I am trying to get a rough idea as to the cross sectional area of the rod I will need. Can anyone help me with this?

I know that the resistivity of Mild Carbon Steel is ~1.7X10^-7 Ohm*m

The Reason I need to use mild Carbon Steel is for the chemical reaction the Scientist is trying to achieve.

:smile:
 
Steel as Conductor

Steel as Conductor

Not enough information. Round or bar. Insulated or bare. Ambient temperature. Allowable operating temperature for steel.

Copperweld and alumoweld have been used for 100 years as bare overhead conductors.
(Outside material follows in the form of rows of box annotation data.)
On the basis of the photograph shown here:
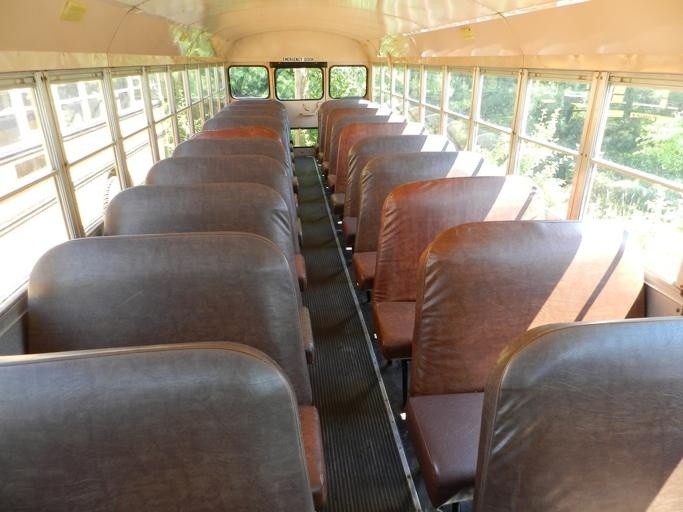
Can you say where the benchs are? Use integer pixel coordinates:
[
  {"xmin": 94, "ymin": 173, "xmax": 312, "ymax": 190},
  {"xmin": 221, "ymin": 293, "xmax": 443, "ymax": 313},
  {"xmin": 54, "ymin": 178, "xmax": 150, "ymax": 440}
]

Even galvanized steel cable has been used and ampacity tables are available.
 
That is about 10x the resistivity of copper.

Heat generated in a conductor is I^2 * R, and for for two rods of the same dimensions, one copper and one your mild steel, with the same current flow, you will generate 10x the heat in your steel rod.

If, given the constraints that beanland lists (in particular ambient temperature and allowed temperature rise), you can find the size of a copper rod that will carry sqrt(10)x your desired current, then that should give you a good approximation of the dimensions of the steel rod that you need.

I think that I posted a bus bar ampacity table before for you. Here is another http://www.stormcopper.com/design/ampacity.htm Select a permitted temperature rise, and then find copper bars that can carry 316A. Mild steel bars of the same dimensions and resistivity that you noted should have roughly the same temperature rise at 100A.

-Jon
 
beanland said:
Not enough information. Round or bar. Insulated or bare. Ambient temperature. Allowable operating temperature for steel.

Copperweld and alumoweld have been used for 100 years as bare overhead conductors. Even galvanized steel cable has been used and ampacity tables are available.

Sorry, Round, Bare(submerged in water) Ambient temperature of water = 35c.

Cannot be anything but Mild Carbon steel, no copper or aluminum mixed in.
 
cjphelps said:
Sorry, Round, Bare(submerged in water) Ambient temperature of water = 35c.

So is this bar acting as an electrode coupling current into the water? Or is the bar simply conducting current to something in the water?

Do you need to worry about electrical insulation?